Moving Mountains

[ Published in the September 2014 issue of Outlook Traveller ]

If you must head to the mountains on a motorcycle in the middle of a monsoon,
it makes sense to not ride a big, low-slung cruiser.
But SOPAN JOSHI isn’t given to good sense!

A 103-cubic-inch engine speaks power to power

“Where are you thinking of taking it?” asked the friendly Monish Nangrani of Harley-Davidson (H-D), handing over the Heritage Softail Classic. “Kumaon,” I said. “Why not Rajasthan?” he suggested, “It won’t rain that much and the roads are straighter.” He was thinking of my best interests—as also the difficulties of recovering the motorcycle from the hills in case I pranged it.

I had already chosen my means of transport: H-D’s Softail motorcycles are comfortable cruisers designed for the highways of the vast American expanse. My past experience with such cruisers had been unsatisfactory and it was time to redeem this relationship. The mountains of Kumaon, though, do not provide the ideal location for such redemption.

The footpeg did not scrape the road here

The footpeg did not scrape the road here

Low and heavy cruiser-type motorcycles with slick tyres are made for eating up the miles on smooth road.
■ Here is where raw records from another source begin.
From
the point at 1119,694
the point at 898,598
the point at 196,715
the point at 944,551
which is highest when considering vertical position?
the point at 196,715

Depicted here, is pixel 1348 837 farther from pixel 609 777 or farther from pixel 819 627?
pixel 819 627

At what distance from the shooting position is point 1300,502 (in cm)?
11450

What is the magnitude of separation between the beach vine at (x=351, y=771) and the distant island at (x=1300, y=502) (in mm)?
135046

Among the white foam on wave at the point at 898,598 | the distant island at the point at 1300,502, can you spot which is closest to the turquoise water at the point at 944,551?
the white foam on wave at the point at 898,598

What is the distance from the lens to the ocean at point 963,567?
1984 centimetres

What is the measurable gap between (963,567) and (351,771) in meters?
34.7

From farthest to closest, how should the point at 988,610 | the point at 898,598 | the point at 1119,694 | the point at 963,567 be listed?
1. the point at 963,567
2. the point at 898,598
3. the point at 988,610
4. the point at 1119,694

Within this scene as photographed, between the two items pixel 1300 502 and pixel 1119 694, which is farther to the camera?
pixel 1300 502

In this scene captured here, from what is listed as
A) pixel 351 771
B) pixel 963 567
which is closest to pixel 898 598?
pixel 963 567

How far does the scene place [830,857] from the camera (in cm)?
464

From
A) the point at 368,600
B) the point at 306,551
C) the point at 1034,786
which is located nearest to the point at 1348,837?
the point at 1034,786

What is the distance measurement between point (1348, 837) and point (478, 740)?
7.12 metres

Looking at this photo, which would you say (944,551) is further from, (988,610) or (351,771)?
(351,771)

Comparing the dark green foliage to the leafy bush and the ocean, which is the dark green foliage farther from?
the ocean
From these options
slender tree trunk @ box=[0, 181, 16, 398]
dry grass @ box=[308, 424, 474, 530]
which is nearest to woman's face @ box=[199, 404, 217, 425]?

They do not lend themselves to the twisting hill roads, which demand agile and light machines. Especially when the monsoon was venting orographic precipitation in full fury. Rajasthan, like Mohish suggested, is ideal country for cruisers. But then H-D’s cruisers use air-cooled engines that heat up like boiler rooms. Combined with the heat of Rajasthan, this can produce volcanic results. Having roasted the inside of my legs on H-Ds in the past, I was only going to take the Softail somewhere cool, like the mountains of Kumaon.

Delhi was unmolested by the monsoon when I headed out early one July morning (along with a college-going nephew who insisted I needed an attorney on the road trip; it is a gonzo phase). On the relatively smooth National Highway 24, the motorcycle was in its element. With about 1,700 cu cm of engine displacement, the Softail does not lack for power. Overtaking vehicles is a pleasure; knowing that you are the fastest thing on the road is quite reassuring, as much for road confidence as for self-esteem. The windshield adds to the comfort, cutting out the drag one feels at high speeds.

Going through the towns along the highway, though, proved tricky. The cruiser has a relaxed riding position with the legs sprawling all the way forward. Stopping and paddling through traffic is a bit of a pain, given the weight of the beast: 341 kg. That, along with the low riding position, provides the sturdiness and stability that is a Harley-Davidson hallmark. This also means the Softail steers like a mid-sized ship and has a turning radius of a truck. It took me a little while to get used to the bulk.

I couldn’t adjust to the attention of passers-by, though. We stopped at Gajraula for breakfast and people just gathered around, taking selfies next to the bike, asking questions about the price and engine capacity (I said I don’t know the price because I had only just stolen the motorcycle and was running away from Delhi with it). This was when the rains arrived. We had raincoats and our stuff was tucked into waterproof saddlebags. Yet, as soon as we set off from Gajraula, I was struck by fear—the rain was coming down in sheets. I had visions of failing to drag the metal-monster out of water-logged roads. This is when the attorney advised me to just ride.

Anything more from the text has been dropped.